EXERCISE INSTRUCTIONS: Go to the line below that contains "Young woman practicing". From there to the end of the records, reproduce each line exactly, except the pictures.

STORED DATA:

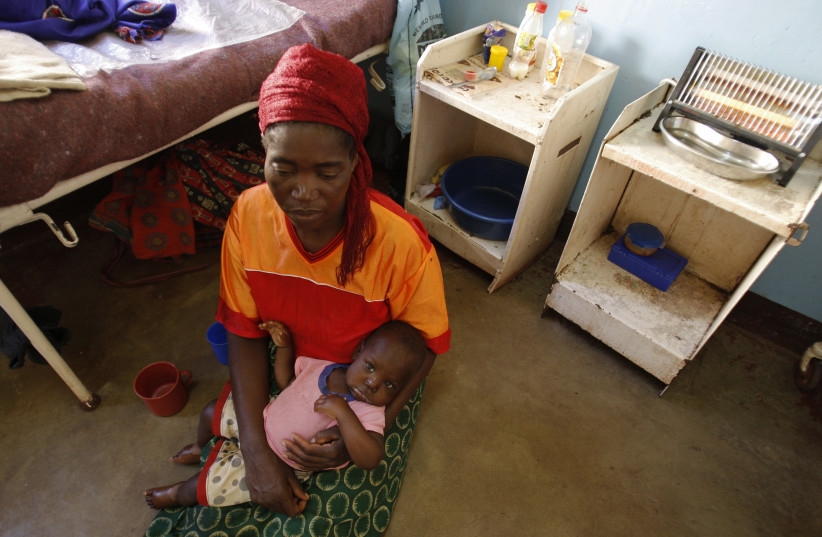 A Zambian woman holds her child at the paediatric section of the General Hospital in Livingstone (FILE) (photo credit: REUTERS/THIERRY ROGE)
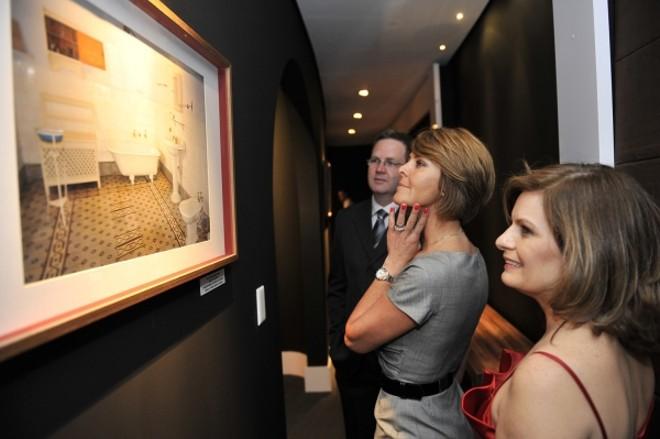 Acompanhada pelos anfitriões Léo Pletz e Francisca Cury, Fernanda Richa observa a exposição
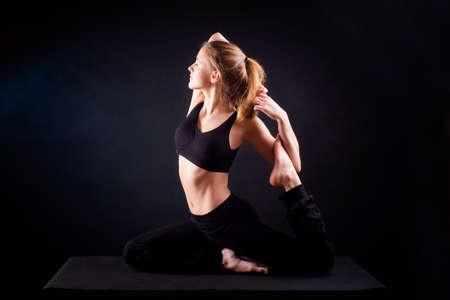 Young woman practicing yoga. Studio, black background shot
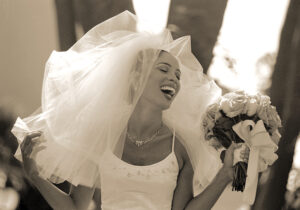 Wedding Photographer Los Angeles at Bel Air Bay Club of bride laughing with bouquet of flowers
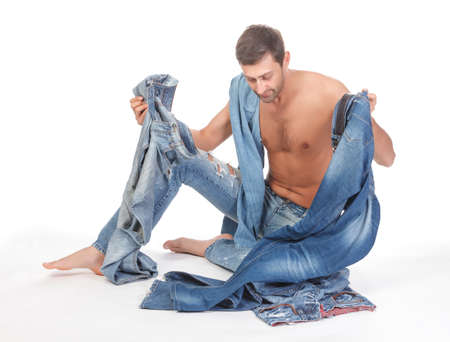 man in jeans: Cool shirtless trendy man in a pair of modern ragged jeans sitting deciding what to wear  Stock Photo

EXERCISE ANSWER:
 Young woman practicing yoga. Studio, black background shot
 Wedding Photographer Los Angeles at Bel Air Bay Club of bride laughing with bouquet of flowers
 man in jeans: Cool shirtless trendy man in a pair of modern ragged jeans sitting deciding what to wear  Stock Photo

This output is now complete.